RE: Mindfulness or Mindlessness?
August 30, 2021 at 10:21 am
(This post was last modified: August 30, 2021 at 10:32 am by vulcanlogician.)
(August 30, 2021 at 6:14 am)DLJ Wrote:(August 29, 2021 at 9:38 am)vulcanlogician Wrote: ...
It is rather difficult. But not impossible to parse out.
I'm having trouble, I think, with the terms 'role' and 'occupant'.
I'm not 100% on it, but I think we can figure something out by looking at premise 1 to gather what role P is.
We know from premise 1 that role P is the sensation of pain (or state of pain, to be more precise). So if I prick you on the finger with a pin, you will enter a certain conscious state (pain). Without any knowledge of neuroscience, anyone is familiar with what premise 1 says. So role P isn't a technical term. It's just a variable.
Role P, in premise 1, refers to the state of pain (with which we are all familiar).

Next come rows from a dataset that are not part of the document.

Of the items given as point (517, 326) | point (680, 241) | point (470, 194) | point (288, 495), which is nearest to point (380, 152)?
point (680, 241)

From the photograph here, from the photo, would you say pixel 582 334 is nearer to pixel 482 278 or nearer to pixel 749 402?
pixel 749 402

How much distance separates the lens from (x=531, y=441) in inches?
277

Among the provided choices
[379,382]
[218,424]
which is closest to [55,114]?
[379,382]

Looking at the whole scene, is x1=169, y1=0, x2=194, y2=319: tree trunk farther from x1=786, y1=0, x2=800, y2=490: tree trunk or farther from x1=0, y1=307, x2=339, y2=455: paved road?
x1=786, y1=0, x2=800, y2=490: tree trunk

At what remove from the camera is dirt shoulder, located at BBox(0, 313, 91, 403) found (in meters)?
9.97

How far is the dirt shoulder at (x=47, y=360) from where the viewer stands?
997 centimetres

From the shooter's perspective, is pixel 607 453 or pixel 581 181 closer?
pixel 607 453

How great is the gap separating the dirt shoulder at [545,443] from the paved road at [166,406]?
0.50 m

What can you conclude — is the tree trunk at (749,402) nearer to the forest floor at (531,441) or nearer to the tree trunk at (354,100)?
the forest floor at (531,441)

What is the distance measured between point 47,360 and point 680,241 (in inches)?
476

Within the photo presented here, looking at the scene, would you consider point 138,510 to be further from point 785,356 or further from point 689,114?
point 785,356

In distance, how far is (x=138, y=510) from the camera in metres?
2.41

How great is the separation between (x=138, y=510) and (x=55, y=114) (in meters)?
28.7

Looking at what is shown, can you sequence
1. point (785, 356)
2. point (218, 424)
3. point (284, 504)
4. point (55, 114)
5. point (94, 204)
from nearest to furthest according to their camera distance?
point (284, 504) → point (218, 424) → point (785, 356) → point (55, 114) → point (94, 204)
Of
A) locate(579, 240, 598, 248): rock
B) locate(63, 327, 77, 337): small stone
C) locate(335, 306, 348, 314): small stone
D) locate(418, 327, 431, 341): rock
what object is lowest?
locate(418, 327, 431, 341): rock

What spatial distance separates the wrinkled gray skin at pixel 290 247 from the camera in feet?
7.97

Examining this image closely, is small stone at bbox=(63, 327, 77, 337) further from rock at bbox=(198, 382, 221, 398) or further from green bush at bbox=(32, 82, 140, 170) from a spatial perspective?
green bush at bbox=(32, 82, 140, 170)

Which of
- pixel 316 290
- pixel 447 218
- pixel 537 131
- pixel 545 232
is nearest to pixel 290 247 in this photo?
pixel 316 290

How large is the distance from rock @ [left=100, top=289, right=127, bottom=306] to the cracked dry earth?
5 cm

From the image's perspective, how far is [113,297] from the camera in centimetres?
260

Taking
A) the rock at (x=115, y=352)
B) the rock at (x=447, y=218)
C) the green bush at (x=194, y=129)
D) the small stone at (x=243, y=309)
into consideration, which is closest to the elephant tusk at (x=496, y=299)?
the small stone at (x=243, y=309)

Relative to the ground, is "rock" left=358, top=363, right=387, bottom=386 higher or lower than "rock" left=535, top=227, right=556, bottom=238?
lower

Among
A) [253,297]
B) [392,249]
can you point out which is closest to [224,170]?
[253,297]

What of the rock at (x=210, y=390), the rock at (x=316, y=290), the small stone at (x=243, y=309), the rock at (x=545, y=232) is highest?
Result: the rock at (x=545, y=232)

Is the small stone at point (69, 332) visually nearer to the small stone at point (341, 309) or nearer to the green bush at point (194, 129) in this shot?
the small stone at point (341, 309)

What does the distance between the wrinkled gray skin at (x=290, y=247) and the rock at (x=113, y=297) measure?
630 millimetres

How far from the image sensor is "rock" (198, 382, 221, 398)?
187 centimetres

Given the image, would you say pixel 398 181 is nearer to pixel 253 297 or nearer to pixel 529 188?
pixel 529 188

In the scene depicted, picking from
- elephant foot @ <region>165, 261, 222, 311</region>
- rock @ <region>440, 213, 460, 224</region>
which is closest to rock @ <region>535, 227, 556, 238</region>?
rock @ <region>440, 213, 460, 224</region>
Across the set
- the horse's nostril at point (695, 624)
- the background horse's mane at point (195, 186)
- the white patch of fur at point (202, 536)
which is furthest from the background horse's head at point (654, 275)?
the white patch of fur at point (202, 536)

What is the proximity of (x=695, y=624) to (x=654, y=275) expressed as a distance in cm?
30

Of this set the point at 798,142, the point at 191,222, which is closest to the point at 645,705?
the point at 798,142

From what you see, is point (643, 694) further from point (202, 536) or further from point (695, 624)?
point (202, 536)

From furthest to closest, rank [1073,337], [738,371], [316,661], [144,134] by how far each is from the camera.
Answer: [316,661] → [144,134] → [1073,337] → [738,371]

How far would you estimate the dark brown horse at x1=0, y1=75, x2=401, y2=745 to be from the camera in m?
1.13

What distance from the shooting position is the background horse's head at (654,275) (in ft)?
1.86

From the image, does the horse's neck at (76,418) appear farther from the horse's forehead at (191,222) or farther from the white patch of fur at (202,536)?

Premise 2 tells us about the same event (a state of pain)... but it explains it from a neuroscientists perspective. Let's stick with the pin prick to the finger example. If I prick your finger with a pin, a neuroscientist would observe that slight tissue damage in your finger would cause the firing of your c-fibers. These c-fibers would carry the signal caused by the pin prick from your peripheral to your central nervous system.
So we have two "stories" about the pin prick. In one story, (from the first-person vantagepoint) you see me prick your finger and you experience pain. In the other "story" (gleaned from a third-person view) the pin prick caused the firing of neurons. The firing of neurons is not involved in the first story. Nor is the sensation of pain (as it is felt) involved in the second story.
So I think "occupant" means that the firing of neurons "occupies" the place where the pain state is in the first story. (Because the pain state, or sensation of pain, doesn't feature in the second story)
Let's put that in terms of "role P." In the first story (from premise 1), role P is played by the sensation of pain. In the second story, role P is played by the firing of neurons. So that (seemingly) leads to the conclusion that the sensation of pain *IS* the firing of neurons... a conclusion with which the author disagrees.